Remove a corn husk from the water and pat it dry. Lay the husk on a work surface. Spread about 1/4 cup of the dough in an even layer across the wide end of the husk to within 1 inch of the edges. Spoon about 1 tablespoon of the meat mixture in a line down the center of the dough. Roll the husk so that the dough surrounds the filling and forms a cylinder or package. Fold the bottom under to close the bottom and complete the package. Place the completed tamales in a single layer on a baking sheet. Repeat until all dough and filling is used.

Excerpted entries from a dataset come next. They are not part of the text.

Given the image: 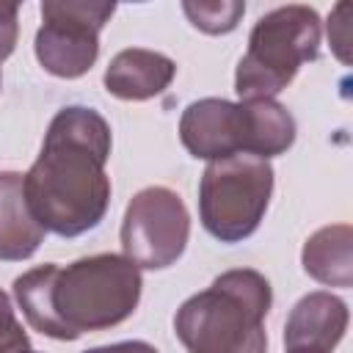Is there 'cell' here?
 <instances>
[{"label":"cell","mask_w":353,"mask_h":353,"mask_svg":"<svg viewBox=\"0 0 353 353\" xmlns=\"http://www.w3.org/2000/svg\"><path fill=\"white\" fill-rule=\"evenodd\" d=\"M188 237L190 215L176 190L152 185L130 199L121 221V248L130 262L163 270L185 254Z\"/></svg>","instance_id":"cell-8"},{"label":"cell","mask_w":353,"mask_h":353,"mask_svg":"<svg viewBox=\"0 0 353 353\" xmlns=\"http://www.w3.org/2000/svg\"><path fill=\"white\" fill-rule=\"evenodd\" d=\"M185 17L190 19L193 28H199L201 33L210 36H221V33H232L240 22V17L245 14V3L240 0H199V3H182Z\"/></svg>","instance_id":"cell-13"},{"label":"cell","mask_w":353,"mask_h":353,"mask_svg":"<svg viewBox=\"0 0 353 353\" xmlns=\"http://www.w3.org/2000/svg\"><path fill=\"white\" fill-rule=\"evenodd\" d=\"M141 268L124 254H94L61 268L55 262L14 279V298L28 325L50 339L74 342L85 331L124 323L141 301Z\"/></svg>","instance_id":"cell-2"},{"label":"cell","mask_w":353,"mask_h":353,"mask_svg":"<svg viewBox=\"0 0 353 353\" xmlns=\"http://www.w3.org/2000/svg\"><path fill=\"white\" fill-rule=\"evenodd\" d=\"M83 353H160L154 345L143 342V339H124V342H113V345H99Z\"/></svg>","instance_id":"cell-17"},{"label":"cell","mask_w":353,"mask_h":353,"mask_svg":"<svg viewBox=\"0 0 353 353\" xmlns=\"http://www.w3.org/2000/svg\"><path fill=\"white\" fill-rule=\"evenodd\" d=\"M273 196V165L254 154H232L207 163L199 185L201 226L221 243L251 237Z\"/></svg>","instance_id":"cell-6"},{"label":"cell","mask_w":353,"mask_h":353,"mask_svg":"<svg viewBox=\"0 0 353 353\" xmlns=\"http://www.w3.org/2000/svg\"><path fill=\"white\" fill-rule=\"evenodd\" d=\"M320 17L309 6H279L259 17L234 72L240 99H273L298 69L320 55Z\"/></svg>","instance_id":"cell-5"},{"label":"cell","mask_w":353,"mask_h":353,"mask_svg":"<svg viewBox=\"0 0 353 353\" xmlns=\"http://www.w3.org/2000/svg\"><path fill=\"white\" fill-rule=\"evenodd\" d=\"M17 17H19V6L0 0V61H6V58L14 52L17 33H19Z\"/></svg>","instance_id":"cell-16"},{"label":"cell","mask_w":353,"mask_h":353,"mask_svg":"<svg viewBox=\"0 0 353 353\" xmlns=\"http://www.w3.org/2000/svg\"><path fill=\"white\" fill-rule=\"evenodd\" d=\"M303 270L325 287L353 284V229L347 223H331L317 229L301 251Z\"/></svg>","instance_id":"cell-12"},{"label":"cell","mask_w":353,"mask_h":353,"mask_svg":"<svg viewBox=\"0 0 353 353\" xmlns=\"http://www.w3.org/2000/svg\"><path fill=\"white\" fill-rule=\"evenodd\" d=\"M174 74L176 63L168 55L143 47H130L110 58L105 69V91L119 99L143 102L163 94L171 85Z\"/></svg>","instance_id":"cell-10"},{"label":"cell","mask_w":353,"mask_h":353,"mask_svg":"<svg viewBox=\"0 0 353 353\" xmlns=\"http://www.w3.org/2000/svg\"><path fill=\"white\" fill-rule=\"evenodd\" d=\"M113 3L94 0H44L41 28L36 30V58L44 72L74 80L99 58V30L113 17Z\"/></svg>","instance_id":"cell-7"},{"label":"cell","mask_w":353,"mask_h":353,"mask_svg":"<svg viewBox=\"0 0 353 353\" xmlns=\"http://www.w3.org/2000/svg\"><path fill=\"white\" fill-rule=\"evenodd\" d=\"M347 14H350V6L347 3H339L331 11V17H328V41H331V47H334V52H336V58L342 63L350 61V55H347V47H350V22H347Z\"/></svg>","instance_id":"cell-15"},{"label":"cell","mask_w":353,"mask_h":353,"mask_svg":"<svg viewBox=\"0 0 353 353\" xmlns=\"http://www.w3.org/2000/svg\"><path fill=\"white\" fill-rule=\"evenodd\" d=\"M270 281L251 268L221 273L174 314V331L188 353H265Z\"/></svg>","instance_id":"cell-3"},{"label":"cell","mask_w":353,"mask_h":353,"mask_svg":"<svg viewBox=\"0 0 353 353\" xmlns=\"http://www.w3.org/2000/svg\"><path fill=\"white\" fill-rule=\"evenodd\" d=\"M30 339L14 314L8 295L0 290V353H28Z\"/></svg>","instance_id":"cell-14"},{"label":"cell","mask_w":353,"mask_h":353,"mask_svg":"<svg viewBox=\"0 0 353 353\" xmlns=\"http://www.w3.org/2000/svg\"><path fill=\"white\" fill-rule=\"evenodd\" d=\"M44 226L30 212L25 196V174L0 171V259H30L44 243Z\"/></svg>","instance_id":"cell-11"},{"label":"cell","mask_w":353,"mask_h":353,"mask_svg":"<svg viewBox=\"0 0 353 353\" xmlns=\"http://www.w3.org/2000/svg\"><path fill=\"white\" fill-rule=\"evenodd\" d=\"M110 124L83 105L61 108L41 152L25 174L30 212L58 237H80L99 226L110 207Z\"/></svg>","instance_id":"cell-1"},{"label":"cell","mask_w":353,"mask_h":353,"mask_svg":"<svg viewBox=\"0 0 353 353\" xmlns=\"http://www.w3.org/2000/svg\"><path fill=\"white\" fill-rule=\"evenodd\" d=\"M295 119L276 99H218L190 102L179 119V141L199 160L254 154L270 160L295 143Z\"/></svg>","instance_id":"cell-4"},{"label":"cell","mask_w":353,"mask_h":353,"mask_svg":"<svg viewBox=\"0 0 353 353\" xmlns=\"http://www.w3.org/2000/svg\"><path fill=\"white\" fill-rule=\"evenodd\" d=\"M347 303L325 290L303 295L287 323H284V347L287 353H331L347 331Z\"/></svg>","instance_id":"cell-9"},{"label":"cell","mask_w":353,"mask_h":353,"mask_svg":"<svg viewBox=\"0 0 353 353\" xmlns=\"http://www.w3.org/2000/svg\"><path fill=\"white\" fill-rule=\"evenodd\" d=\"M28 353H39V350H28Z\"/></svg>","instance_id":"cell-18"}]
</instances>
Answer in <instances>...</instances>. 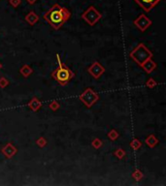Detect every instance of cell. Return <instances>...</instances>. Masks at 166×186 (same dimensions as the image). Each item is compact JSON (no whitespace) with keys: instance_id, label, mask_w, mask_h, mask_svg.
Returning <instances> with one entry per match:
<instances>
[{"instance_id":"6da1fadb","label":"cell","mask_w":166,"mask_h":186,"mask_svg":"<svg viewBox=\"0 0 166 186\" xmlns=\"http://www.w3.org/2000/svg\"><path fill=\"white\" fill-rule=\"evenodd\" d=\"M43 18L55 30L59 29L63 25V23L66 22L62 14V7L59 4H54L49 11L44 14Z\"/></svg>"},{"instance_id":"7a4b0ae2","label":"cell","mask_w":166,"mask_h":186,"mask_svg":"<svg viewBox=\"0 0 166 186\" xmlns=\"http://www.w3.org/2000/svg\"><path fill=\"white\" fill-rule=\"evenodd\" d=\"M55 57H57L58 67L52 73V78L54 80H57L60 85H65L68 84V81L71 79H73L75 77V74L73 73V71H71L68 67H66L65 65H63L58 53L55 54Z\"/></svg>"},{"instance_id":"3957f363","label":"cell","mask_w":166,"mask_h":186,"mask_svg":"<svg viewBox=\"0 0 166 186\" xmlns=\"http://www.w3.org/2000/svg\"><path fill=\"white\" fill-rule=\"evenodd\" d=\"M129 56L135 63L141 66L144 62H146L148 59L152 58L153 56V53L143 43H140L137 45L136 48L129 53Z\"/></svg>"},{"instance_id":"277c9868","label":"cell","mask_w":166,"mask_h":186,"mask_svg":"<svg viewBox=\"0 0 166 186\" xmlns=\"http://www.w3.org/2000/svg\"><path fill=\"white\" fill-rule=\"evenodd\" d=\"M81 18L84 20H86L91 26H93L102 18V15L94 6H90L82 14Z\"/></svg>"},{"instance_id":"5b68a950","label":"cell","mask_w":166,"mask_h":186,"mask_svg":"<svg viewBox=\"0 0 166 186\" xmlns=\"http://www.w3.org/2000/svg\"><path fill=\"white\" fill-rule=\"evenodd\" d=\"M80 101L87 108H91L93 105L99 100V96L91 87L84 90V92L79 96Z\"/></svg>"},{"instance_id":"8992f818","label":"cell","mask_w":166,"mask_h":186,"mask_svg":"<svg viewBox=\"0 0 166 186\" xmlns=\"http://www.w3.org/2000/svg\"><path fill=\"white\" fill-rule=\"evenodd\" d=\"M133 23L135 25V26L142 32L146 31L152 25V21L146 16V15H140L136 19H134Z\"/></svg>"},{"instance_id":"52a82bcc","label":"cell","mask_w":166,"mask_h":186,"mask_svg":"<svg viewBox=\"0 0 166 186\" xmlns=\"http://www.w3.org/2000/svg\"><path fill=\"white\" fill-rule=\"evenodd\" d=\"M105 71H106L105 67H103L98 61H94L90 67L87 68V72L90 73L94 79H99L104 74Z\"/></svg>"},{"instance_id":"ba28073f","label":"cell","mask_w":166,"mask_h":186,"mask_svg":"<svg viewBox=\"0 0 166 186\" xmlns=\"http://www.w3.org/2000/svg\"><path fill=\"white\" fill-rule=\"evenodd\" d=\"M134 1L145 12H151V10L156 7L161 0H134Z\"/></svg>"},{"instance_id":"9c48e42d","label":"cell","mask_w":166,"mask_h":186,"mask_svg":"<svg viewBox=\"0 0 166 186\" xmlns=\"http://www.w3.org/2000/svg\"><path fill=\"white\" fill-rule=\"evenodd\" d=\"M17 147L12 145L11 143H8L6 144V145L1 149V152L3 153V155L7 158V159H10L12 158L13 156H15V154L17 153Z\"/></svg>"},{"instance_id":"30bf717a","label":"cell","mask_w":166,"mask_h":186,"mask_svg":"<svg viewBox=\"0 0 166 186\" xmlns=\"http://www.w3.org/2000/svg\"><path fill=\"white\" fill-rule=\"evenodd\" d=\"M140 67H142L144 69V71H145L147 74H151L153 70L157 68V63L154 62L152 58H150V59H148L146 62H144Z\"/></svg>"},{"instance_id":"8fae6325","label":"cell","mask_w":166,"mask_h":186,"mask_svg":"<svg viewBox=\"0 0 166 186\" xmlns=\"http://www.w3.org/2000/svg\"><path fill=\"white\" fill-rule=\"evenodd\" d=\"M27 107L32 111V112H37L41 107H42V102L36 98V97H33L27 104Z\"/></svg>"},{"instance_id":"7c38bea8","label":"cell","mask_w":166,"mask_h":186,"mask_svg":"<svg viewBox=\"0 0 166 186\" xmlns=\"http://www.w3.org/2000/svg\"><path fill=\"white\" fill-rule=\"evenodd\" d=\"M38 20H39V16L33 11H30L29 13L25 16V21L28 23L29 25H34Z\"/></svg>"},{"instance_id":"4fadbf2b","label":"cell","mask_w":166,"mask_h":186,"mask_svg":"<svg viewBox=\"0 0 166 186\" xmlns=\"http://www.w3.org/2000/svg\"><path fill=\"white\" fill-rule=\"evenodd\" d=\"M145 143H146V145H147L149 147L153 148L154 146H156V145L158 144V140L156 138V136L152 134V135H149V136L146 138Z\"/></svg>"},{"instance_id":"5bb4252c","label":"cell","mask_w":166,"mask_h":186,"mask_svg":"<svg viewBox=\"0 0 166 186\" xmlns=\"http://www.w3.org/2000/svg\"><path fill=\"white\" fill-rule=\"evenodd\" d=\"M19 73L23 75L25 78H28L33 73V69L28 64H25V65L21 66V68L19 69Z\"/></svg>"},{"instance_id":"9a60e30c","label":"cell","mask_w":166,"mask_h":186,"mask_svg":"<svg viewBox=\"0 0 166 186\" xmlns=\"http://www.w3.org/2000/svg\"><path fill=\"white\" fill-rule=\"evenodd\" d=\"M141 146H142V143L140 142V140L137 139V138L133 139L130 142V147L133 149V150H138Z\"/></svg>"},{"instance_id":"2e32d148","label":"cell","mask_w":166,"mask_h":186,"mask_svg":"<svg viewBox=\"0 0 166 186\" xmlns=\"http://www.w3.org/2000/svg\"><path fill=\"white\" fill-rule=\"evenodd\" d=\"M143 177H144L143 172L138 169H136L133 172H132V178H133L136 181H140L143 178Z\"/></svg>"},{"instance_id":"e0dca14e","label":"cell","mask_w":166,"mask_h":186,"mask_svg":"<svg viewBox=\"0 0 166 186\" xmlns=\"http://www.w3.org/2000/svg\"><path fill=\"white\" fill-rule=\"evenodd\" d=\"M107 136H108V138L111 140V141H116V140L119 137V132L116 129H112L108 133Z\"/></svg>"},{"instance_id":"ac0fdd59","label":"cell","mask_w":166,"mask_h":186,"mask_svg":"<svg viewBox=\"0 0 166 186\" xmlns=\"http://www.w3.org/2000/svg\"><path fill=\"white\" fill-rule=\"evenodd\" d=\"M47 144H48L47 139L44 138V137H40V138H38V139L36 140V145H37L39 147H41V148L45 147V146L47 145Z\"/></svg>"},{"instance_id":"d6986e66","label":"cell","mask_w":166,"mask_h":186,"mask_svg":"<svg viewBox=\"0 0 166 186\" xmlns=\"http://www.w3.org/2000/svg\"><path fill=\"white\" fill-rule=\"evenodd\" d=\"M114 155L118 158V159H123L125 156V151L123 148H118L114 151Z\"/></svg>"},{"instance_id":"ffe728a7","label":"cell","mask_w":166,"mask_h":186,"mask_svg":"<svg viewBox=\"0 0 166 186\" xmlns=\"http://www.w3.org/2000/svg\"><path fill=\"white\" fill-rule=\"evenodd\" d=\"M102 145H103V142L101 141L100 139H98V138L93 139L92 142H91V145H92V147L95 148V149H99V148H100V147L102 146Z\"/></svg>"},{"instance_id":"44dd1931","label":"cell","mask_w":166,"mask_h":186,"mask_svg":"<svg viewBox=\"0 0 166 186\" xmlns=\"http://www.w3.org/2000/svg\"><path fill=\"white\" fill-rule=\"evenodd\" d=\"M157 85H158V83L156 81V79H152V78L149 79L146 81V86H147L148 88H154Z\"/></svg>"},{"instance_id":"7402d4cb","label":"cell","mask_w":166,"mask_h":186,"mask_svg":"<svg viewBox=\"0 0 166 186\" xmlns=\"http://www.w3.org/2000/svg\"><path fill=\"white\" fill-rule=\"evenodd\" d=\"M49 108L53 111V112H55L58 111L59 108H60V105L58 101H53L49 104Z\"/></svg>"},{"instance_id":"603a6c76","label":"cell","mask_w":166,"mask_h":186,"mask_svg":"<svg viewBox=\"0 0 166 186\" xmlns=\"http://www.w3.org/2000/svg\"><path fill=\"white\" fill-rule=\"evenodd\" d=\"M9 85V80L5 77L0 78V88H5Z\"/></svg>"},{"instance_id":"cb8c5ba5","label":"cell","mask_w":166,"mask_h":186,"mask_svg":"<svg viewBox=\"0 0 166 186\" xmlns=\"http://www.w3.org/2000/svg\"><path fill=\"white\" fill-rule=\"evenodd\" d=\"M9 3L11 6H13L14 8H17L21 4V0H9Z\"/></svg>"},{"instance_id":"d4e9b609","label":"cell","mask_w":166,"mask_h":186,"mask_svg":"<svg viewBox=\"0 0 166 186\" xmlns=\"http://www.w3.org/2000/svg\"><path fill=\"white\" fill-rule=\"evenodd\" d=\"M26 1H27V3H28L29 5H34V4L36 3L37 0H26Z\"/></svg>"},{"instance_id":"484cf974","label":"cell","mask_w":166,"mask_h":186,"mask_svg":"<svg viewBox=\"0 0 166 186\" xmlns=\"http://www.w3.org/2000/svg\"><path fill=\"white\" fill-rule=\"evenodd\" d=\"M2 67H3V66H2V64H1V63H0V69H1Z\"/></svg>"}]
</instances>
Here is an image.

To simmer: Stand the tamales upright, closed side down, in a large pot. Place enough tamales in the pot so that they do not fall over or come unrolled. Carefully fill the pot with enough water to come just to the top of the tamales, trying not to pour water directly into the tamales. Bring the water to a boil over high heat. Cover the pot, reduce the heat to medium-low and simmer until the dough is firm and pulls away from the husk easily and cleanly, about 1 hour.

To steam: Stand the tamales upright, closed side down, in a large steamer basket. Cover the tamales with a damp towel or additional husks. Steam the tamales over simmering water until the dough is firm and pulls away from the husk easily and cleanly, about 1 to 1 1/4 hours.

Serve tamales warm, in their husks. Remove husks to eat.